-------- Texto fornecido

Jornalistas Livres

Tag: CEP

  • Ana Júlia: a voz que simboliza a luta da educação

    Ana Júlia: a voz que simboliza a luta da educação

    Por Ricardo Gozzi, especial para os Jornalistas Livres.

    De Curitiba

    A estudante paranaense Ana Júlia se despontou na tarde de 26 de outubro como símbolo nacional do movimento de ocupação das escolas públicas. Os holofotes voltaram-se para a secundarista quando, do alto de seus 16 anos, fez um comovente discurso em defesa da escola e da educação públicas.

    Por alguns minutos, ela silenciou os deputados que assistiam à sessão daquela tarde na Assembleia Legislativa do Paraná (Alep). De quebra, a jovem mitou ao confrontar com um humilde pedido de desculpas – mas sem se intimidar nem retirar suas palavras – a truculência com que o presidente da casa, Ademar Traiano (PSDB), ameaçou cortar antecipadamente sua palavra e encerrar a sessão.

    A presença de Ana Júlia na tribuna da Alep, no entanto, pode ser chamada de acidental. É muito provável que o discurso daquela tarde nem ao menos tivesse acontecido se, nos dias que antecederam à intervenção da jovem, a direita raivosa não tivesse agido como é de seu costume ao tratar das ocupações.

    A semana do discurso de Ana Júlia começou com uma tragédia. Dois dias antes, o estudante Lucas Eduardo de Araújo Mota, também de 16 anos, foi morto por um colega no Colégio Estadual Santa Felicidade, uma das mais de 800 escolas públicas ocupadas pelos estudantes naquele momento no Paraná. A mídia tradicional e a direita não pensaram duas vezes antes de tentar tirar proveito da tragédia.

----------------
-------- Trechos da listagem

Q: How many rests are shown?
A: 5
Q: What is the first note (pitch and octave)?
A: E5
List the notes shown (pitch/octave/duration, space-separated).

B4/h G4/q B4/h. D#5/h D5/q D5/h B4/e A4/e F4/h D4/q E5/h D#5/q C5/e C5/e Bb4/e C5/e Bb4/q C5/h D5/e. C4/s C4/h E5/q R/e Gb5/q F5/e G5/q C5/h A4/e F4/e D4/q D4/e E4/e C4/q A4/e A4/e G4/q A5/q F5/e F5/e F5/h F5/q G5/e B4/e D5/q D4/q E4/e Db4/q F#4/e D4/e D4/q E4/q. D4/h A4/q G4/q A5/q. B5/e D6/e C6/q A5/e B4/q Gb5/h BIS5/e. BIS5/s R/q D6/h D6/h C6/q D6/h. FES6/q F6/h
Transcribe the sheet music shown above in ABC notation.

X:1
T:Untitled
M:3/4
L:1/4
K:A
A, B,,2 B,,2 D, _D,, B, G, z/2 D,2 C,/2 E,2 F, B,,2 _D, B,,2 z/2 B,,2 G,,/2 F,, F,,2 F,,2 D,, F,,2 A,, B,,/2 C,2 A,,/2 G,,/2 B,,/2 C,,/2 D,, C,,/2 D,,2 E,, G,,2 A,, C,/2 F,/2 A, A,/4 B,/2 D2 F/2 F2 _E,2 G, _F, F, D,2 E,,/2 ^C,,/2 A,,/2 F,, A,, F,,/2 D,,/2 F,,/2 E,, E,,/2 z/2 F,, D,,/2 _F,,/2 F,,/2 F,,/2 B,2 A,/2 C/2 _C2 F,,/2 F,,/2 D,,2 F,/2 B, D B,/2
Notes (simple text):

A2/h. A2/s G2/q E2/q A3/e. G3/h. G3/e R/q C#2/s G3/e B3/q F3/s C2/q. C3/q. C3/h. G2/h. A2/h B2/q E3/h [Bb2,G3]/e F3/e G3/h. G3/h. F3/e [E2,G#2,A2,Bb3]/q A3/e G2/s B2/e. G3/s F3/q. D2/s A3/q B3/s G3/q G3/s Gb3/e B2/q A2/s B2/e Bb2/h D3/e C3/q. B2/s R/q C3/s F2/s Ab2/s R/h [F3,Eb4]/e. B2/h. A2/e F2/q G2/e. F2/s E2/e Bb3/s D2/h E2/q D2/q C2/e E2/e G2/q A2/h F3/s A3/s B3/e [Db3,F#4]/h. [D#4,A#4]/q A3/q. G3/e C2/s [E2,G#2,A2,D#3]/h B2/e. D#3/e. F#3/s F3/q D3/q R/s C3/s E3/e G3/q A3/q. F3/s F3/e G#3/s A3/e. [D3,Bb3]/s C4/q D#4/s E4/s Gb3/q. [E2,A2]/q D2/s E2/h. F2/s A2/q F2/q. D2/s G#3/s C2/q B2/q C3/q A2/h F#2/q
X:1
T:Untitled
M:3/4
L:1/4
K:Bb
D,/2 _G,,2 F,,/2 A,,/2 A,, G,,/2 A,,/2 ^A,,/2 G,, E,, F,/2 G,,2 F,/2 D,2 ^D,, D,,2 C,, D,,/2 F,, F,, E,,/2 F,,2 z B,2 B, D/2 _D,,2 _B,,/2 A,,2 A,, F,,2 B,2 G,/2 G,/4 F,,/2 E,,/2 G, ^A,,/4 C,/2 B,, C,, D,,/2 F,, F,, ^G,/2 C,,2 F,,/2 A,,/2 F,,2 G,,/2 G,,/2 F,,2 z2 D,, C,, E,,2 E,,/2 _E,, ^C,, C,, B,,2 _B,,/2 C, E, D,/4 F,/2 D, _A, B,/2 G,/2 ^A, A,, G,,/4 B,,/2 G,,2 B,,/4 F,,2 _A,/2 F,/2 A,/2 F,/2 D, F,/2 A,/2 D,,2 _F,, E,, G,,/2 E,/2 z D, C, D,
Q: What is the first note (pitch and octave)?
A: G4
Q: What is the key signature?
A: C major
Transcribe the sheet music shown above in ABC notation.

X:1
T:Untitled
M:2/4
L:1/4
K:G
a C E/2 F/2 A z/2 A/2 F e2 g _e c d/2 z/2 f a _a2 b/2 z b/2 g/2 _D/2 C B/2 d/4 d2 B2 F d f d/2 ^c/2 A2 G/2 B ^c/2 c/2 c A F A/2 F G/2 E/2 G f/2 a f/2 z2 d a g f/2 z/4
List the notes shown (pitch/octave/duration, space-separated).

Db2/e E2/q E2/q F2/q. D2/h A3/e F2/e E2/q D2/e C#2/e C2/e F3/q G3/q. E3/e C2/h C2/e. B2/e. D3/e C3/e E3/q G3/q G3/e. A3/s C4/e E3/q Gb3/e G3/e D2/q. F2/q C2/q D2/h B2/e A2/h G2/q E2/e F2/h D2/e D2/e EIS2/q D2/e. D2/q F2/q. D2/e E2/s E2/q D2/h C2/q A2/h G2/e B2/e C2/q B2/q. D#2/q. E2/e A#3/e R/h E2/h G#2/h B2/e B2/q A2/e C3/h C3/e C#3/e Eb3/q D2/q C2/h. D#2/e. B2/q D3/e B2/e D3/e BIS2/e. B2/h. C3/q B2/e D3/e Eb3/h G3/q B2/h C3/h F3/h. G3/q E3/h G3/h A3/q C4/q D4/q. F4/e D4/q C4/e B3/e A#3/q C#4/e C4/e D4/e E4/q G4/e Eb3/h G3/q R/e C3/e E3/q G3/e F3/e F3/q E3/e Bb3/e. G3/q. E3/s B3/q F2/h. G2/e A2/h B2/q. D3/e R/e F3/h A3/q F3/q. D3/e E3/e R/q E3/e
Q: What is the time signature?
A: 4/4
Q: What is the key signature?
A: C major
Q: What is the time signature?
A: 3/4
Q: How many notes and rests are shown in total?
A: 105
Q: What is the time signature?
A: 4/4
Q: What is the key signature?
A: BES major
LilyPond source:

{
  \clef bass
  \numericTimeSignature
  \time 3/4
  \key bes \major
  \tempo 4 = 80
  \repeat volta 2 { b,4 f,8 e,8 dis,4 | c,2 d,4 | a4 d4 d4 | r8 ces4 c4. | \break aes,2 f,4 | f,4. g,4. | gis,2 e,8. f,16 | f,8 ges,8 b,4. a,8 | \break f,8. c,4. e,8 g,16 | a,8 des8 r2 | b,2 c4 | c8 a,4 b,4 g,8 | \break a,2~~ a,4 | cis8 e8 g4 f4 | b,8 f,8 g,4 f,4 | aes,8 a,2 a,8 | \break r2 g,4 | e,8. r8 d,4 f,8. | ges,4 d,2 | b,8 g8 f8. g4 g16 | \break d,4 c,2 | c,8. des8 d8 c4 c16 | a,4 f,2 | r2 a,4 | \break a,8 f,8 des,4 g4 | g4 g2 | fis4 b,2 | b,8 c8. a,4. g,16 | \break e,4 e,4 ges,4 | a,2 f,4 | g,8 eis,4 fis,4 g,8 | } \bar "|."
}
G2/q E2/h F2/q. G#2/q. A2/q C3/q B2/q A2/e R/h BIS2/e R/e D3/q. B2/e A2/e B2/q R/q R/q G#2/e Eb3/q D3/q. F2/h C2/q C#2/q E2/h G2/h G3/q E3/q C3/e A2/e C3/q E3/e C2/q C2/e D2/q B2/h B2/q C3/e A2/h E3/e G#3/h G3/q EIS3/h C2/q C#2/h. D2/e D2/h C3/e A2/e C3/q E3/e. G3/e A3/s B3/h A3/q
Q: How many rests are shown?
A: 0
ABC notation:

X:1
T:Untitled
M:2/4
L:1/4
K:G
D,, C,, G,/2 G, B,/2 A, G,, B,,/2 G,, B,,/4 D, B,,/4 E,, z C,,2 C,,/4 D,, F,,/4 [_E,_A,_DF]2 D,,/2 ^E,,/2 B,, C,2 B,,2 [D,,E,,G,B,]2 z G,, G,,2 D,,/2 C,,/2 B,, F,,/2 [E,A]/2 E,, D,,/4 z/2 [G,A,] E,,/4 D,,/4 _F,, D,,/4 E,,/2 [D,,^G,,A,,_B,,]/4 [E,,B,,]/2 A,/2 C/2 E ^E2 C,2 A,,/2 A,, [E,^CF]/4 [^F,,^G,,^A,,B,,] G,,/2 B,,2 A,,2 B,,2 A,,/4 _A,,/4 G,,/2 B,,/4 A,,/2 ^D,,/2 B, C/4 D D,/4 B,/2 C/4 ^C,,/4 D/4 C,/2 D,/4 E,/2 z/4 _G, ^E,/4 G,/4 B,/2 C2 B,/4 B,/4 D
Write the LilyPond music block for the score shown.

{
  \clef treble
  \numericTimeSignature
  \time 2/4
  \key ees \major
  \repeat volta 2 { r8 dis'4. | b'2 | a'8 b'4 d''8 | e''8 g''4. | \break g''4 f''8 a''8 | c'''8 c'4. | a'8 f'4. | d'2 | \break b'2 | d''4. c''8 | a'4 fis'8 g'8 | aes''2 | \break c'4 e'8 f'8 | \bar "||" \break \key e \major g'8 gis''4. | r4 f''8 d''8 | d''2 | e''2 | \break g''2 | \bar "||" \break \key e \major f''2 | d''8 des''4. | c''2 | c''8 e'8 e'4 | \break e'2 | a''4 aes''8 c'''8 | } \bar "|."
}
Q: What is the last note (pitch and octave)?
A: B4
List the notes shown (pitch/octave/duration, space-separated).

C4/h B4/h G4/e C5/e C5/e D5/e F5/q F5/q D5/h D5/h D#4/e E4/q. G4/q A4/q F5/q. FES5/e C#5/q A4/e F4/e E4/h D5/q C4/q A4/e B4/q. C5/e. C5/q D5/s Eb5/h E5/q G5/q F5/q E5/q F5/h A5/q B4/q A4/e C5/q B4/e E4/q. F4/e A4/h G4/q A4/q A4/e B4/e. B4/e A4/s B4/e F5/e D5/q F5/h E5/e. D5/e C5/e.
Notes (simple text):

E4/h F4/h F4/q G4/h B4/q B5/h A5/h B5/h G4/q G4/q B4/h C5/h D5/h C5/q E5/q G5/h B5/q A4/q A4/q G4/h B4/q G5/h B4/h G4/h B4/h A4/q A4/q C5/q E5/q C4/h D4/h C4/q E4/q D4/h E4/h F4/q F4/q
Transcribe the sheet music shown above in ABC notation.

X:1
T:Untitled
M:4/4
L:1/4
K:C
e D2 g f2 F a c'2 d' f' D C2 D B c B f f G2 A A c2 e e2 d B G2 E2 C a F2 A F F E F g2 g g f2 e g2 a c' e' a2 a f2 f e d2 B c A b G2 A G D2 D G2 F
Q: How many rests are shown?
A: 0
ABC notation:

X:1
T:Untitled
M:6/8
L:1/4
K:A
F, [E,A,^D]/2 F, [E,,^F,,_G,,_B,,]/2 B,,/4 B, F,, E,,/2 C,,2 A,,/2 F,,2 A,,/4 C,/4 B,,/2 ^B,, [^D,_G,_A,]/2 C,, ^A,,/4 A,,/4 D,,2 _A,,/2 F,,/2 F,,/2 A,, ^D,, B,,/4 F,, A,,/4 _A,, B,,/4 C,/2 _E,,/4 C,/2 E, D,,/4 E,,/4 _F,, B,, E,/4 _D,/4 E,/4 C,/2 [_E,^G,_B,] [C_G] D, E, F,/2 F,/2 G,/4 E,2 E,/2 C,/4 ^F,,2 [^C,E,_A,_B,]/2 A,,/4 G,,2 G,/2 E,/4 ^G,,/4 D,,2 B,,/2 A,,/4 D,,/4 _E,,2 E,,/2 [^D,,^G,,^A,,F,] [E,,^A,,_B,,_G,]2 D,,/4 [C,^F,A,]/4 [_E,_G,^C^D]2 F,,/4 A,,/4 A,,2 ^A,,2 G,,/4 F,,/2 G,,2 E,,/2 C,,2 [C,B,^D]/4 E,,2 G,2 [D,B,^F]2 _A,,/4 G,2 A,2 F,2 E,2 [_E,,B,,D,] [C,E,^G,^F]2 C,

----------------

Tarefa a realizar >> Imprima, sem nenhuma alteração, o trecho da reportagem sobre Ana Júlia que começa com as palavras "A estudante paranaense" e termina com "da educação públicas.".

Exercício resolvido >>
A estudante paranaense Ana Júlia se despontou na tarde de 26 de outubro como símbolo nacional do movimento de ocupação das escolas públicas. Os holofotes voltaram-se para a secundarista quando, do alto de seus 16 anos, fez um comovente discurso em defesa da escola e da educação públicas.